[Opening Given records section]

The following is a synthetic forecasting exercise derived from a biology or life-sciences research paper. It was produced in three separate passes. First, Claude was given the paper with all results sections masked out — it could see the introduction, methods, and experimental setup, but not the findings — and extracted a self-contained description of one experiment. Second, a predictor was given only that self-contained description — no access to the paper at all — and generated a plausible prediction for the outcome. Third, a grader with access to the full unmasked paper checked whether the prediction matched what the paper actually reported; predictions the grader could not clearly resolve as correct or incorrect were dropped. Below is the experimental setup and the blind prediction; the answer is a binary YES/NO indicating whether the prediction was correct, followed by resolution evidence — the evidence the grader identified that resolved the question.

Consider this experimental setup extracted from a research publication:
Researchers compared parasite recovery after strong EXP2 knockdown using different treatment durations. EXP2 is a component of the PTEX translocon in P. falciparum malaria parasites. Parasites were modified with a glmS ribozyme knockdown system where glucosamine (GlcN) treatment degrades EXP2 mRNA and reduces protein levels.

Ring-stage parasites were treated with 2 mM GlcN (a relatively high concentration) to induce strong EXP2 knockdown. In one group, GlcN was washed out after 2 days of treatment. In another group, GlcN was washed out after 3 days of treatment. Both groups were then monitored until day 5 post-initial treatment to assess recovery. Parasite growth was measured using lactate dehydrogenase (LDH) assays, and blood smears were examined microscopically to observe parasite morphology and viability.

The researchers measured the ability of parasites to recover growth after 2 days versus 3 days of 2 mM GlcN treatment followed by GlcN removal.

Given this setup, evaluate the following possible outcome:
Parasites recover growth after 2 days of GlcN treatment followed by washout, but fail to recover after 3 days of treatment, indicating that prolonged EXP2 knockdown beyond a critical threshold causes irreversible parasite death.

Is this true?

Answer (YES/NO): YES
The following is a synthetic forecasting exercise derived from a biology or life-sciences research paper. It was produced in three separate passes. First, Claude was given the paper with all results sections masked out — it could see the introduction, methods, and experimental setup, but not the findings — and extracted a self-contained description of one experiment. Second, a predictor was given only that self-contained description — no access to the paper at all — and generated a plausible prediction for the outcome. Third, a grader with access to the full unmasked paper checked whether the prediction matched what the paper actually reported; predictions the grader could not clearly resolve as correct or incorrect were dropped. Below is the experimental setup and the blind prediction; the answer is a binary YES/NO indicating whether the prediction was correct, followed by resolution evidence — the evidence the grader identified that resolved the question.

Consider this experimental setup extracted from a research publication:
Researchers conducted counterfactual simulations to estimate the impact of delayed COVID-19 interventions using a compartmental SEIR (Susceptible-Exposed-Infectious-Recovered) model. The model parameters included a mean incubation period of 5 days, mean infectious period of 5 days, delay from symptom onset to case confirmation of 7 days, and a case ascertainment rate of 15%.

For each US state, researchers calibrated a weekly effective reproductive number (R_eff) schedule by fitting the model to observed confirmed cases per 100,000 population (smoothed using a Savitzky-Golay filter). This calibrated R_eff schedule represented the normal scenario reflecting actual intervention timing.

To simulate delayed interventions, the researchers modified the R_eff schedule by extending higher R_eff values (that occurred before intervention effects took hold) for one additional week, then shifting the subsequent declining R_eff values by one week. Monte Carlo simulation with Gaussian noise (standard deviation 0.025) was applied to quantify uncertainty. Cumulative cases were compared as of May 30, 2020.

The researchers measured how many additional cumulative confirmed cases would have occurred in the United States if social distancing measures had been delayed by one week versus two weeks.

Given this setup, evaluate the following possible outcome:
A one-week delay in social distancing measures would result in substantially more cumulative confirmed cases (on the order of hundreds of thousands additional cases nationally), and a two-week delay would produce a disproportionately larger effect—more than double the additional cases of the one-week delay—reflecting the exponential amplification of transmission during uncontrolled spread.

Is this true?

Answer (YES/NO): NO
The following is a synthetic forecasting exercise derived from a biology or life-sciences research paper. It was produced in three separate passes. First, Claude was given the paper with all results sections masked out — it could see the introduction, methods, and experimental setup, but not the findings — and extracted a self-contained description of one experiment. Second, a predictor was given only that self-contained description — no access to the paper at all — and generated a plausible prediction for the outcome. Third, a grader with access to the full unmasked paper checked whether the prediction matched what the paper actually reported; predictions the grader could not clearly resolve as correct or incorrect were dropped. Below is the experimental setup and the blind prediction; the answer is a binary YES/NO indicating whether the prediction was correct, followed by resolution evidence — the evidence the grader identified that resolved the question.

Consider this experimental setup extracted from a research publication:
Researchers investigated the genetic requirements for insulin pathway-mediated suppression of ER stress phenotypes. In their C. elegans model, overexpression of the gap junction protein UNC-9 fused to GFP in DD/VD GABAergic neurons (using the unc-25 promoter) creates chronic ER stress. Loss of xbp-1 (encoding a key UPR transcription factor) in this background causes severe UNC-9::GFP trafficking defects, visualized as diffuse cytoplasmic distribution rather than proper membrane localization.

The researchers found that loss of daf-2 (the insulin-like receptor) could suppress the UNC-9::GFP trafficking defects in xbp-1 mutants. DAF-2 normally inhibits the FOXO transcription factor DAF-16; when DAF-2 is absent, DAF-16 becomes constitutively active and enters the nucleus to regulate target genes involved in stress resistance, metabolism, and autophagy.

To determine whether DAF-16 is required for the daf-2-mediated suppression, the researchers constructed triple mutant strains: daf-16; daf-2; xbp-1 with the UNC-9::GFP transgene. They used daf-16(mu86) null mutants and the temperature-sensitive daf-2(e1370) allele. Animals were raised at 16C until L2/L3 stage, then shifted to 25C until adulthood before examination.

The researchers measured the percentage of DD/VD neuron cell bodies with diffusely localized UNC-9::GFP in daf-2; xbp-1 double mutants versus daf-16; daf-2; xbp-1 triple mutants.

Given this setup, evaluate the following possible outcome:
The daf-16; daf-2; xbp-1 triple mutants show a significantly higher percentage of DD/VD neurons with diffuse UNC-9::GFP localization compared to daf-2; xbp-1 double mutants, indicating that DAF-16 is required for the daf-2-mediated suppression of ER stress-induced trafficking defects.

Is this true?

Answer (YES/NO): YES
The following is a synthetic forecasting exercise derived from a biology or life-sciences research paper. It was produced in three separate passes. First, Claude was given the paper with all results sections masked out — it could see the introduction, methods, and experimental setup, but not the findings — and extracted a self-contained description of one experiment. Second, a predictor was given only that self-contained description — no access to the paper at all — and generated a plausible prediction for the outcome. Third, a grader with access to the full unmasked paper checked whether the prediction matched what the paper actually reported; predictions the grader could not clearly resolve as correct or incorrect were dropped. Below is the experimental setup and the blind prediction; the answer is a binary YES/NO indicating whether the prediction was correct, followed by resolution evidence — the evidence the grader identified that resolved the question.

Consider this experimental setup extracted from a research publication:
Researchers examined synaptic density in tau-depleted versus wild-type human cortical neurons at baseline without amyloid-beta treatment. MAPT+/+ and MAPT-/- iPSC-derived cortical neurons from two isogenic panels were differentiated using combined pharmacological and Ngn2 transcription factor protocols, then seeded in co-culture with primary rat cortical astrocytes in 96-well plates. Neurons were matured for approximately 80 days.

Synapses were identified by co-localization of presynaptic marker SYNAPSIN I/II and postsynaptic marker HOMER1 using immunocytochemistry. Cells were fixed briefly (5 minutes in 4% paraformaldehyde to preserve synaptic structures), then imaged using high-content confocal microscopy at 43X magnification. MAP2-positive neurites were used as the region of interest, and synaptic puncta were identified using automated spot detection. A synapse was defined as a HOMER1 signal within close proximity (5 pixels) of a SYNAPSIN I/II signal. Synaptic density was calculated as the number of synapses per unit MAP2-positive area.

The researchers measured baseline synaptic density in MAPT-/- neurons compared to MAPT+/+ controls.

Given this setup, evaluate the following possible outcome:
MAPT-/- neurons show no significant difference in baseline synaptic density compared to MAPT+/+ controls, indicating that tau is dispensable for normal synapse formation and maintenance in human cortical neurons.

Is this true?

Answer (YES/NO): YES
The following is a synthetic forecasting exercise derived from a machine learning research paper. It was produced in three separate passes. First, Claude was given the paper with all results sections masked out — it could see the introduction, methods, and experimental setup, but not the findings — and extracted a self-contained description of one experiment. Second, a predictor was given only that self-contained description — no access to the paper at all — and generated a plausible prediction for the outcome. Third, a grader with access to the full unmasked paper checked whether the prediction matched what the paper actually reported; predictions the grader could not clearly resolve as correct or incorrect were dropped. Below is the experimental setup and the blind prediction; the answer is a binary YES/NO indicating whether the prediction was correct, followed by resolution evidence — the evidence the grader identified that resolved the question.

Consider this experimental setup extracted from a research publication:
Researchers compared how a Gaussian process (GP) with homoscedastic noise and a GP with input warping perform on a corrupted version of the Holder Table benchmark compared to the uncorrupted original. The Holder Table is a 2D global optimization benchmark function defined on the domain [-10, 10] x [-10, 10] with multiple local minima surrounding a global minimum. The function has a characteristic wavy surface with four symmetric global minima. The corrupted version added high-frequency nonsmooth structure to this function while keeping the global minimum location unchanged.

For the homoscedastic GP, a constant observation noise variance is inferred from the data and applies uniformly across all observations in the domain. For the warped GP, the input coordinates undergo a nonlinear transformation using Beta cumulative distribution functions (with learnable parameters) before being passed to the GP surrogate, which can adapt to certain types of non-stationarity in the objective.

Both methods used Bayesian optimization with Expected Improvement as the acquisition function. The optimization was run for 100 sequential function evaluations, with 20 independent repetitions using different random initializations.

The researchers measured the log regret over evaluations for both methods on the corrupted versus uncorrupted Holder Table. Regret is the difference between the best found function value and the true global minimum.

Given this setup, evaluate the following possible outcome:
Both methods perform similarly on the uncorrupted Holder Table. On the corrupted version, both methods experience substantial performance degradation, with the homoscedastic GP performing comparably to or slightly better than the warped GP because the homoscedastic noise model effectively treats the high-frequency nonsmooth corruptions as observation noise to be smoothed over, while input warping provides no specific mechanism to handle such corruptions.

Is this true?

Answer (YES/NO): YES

[Closing Given records section]

- What you have to do:
In the records above, find every line with the word "reflecting" and copy it.

- Written response:
For each US state, researchers calibrated a weekly effective reproductive number (R_eff) schedule by fitting the model to observed confirmed cases per 100,000 population (smoothed using a Savitzky-Golay filter). This calibrated R_eff schedule represented the normal scenario reflecting actual intervention timing.
A one-week delay in social distancing measures would result in substantially more cumulative confirmed cases (on the order of hundreds of thousands additional cases nationally), and a two-week delay would produce a disproportionately larger effect—more than double the additional cases of the one-week delay—reflecting the exponential amplification of transmission during uncontrolled spread.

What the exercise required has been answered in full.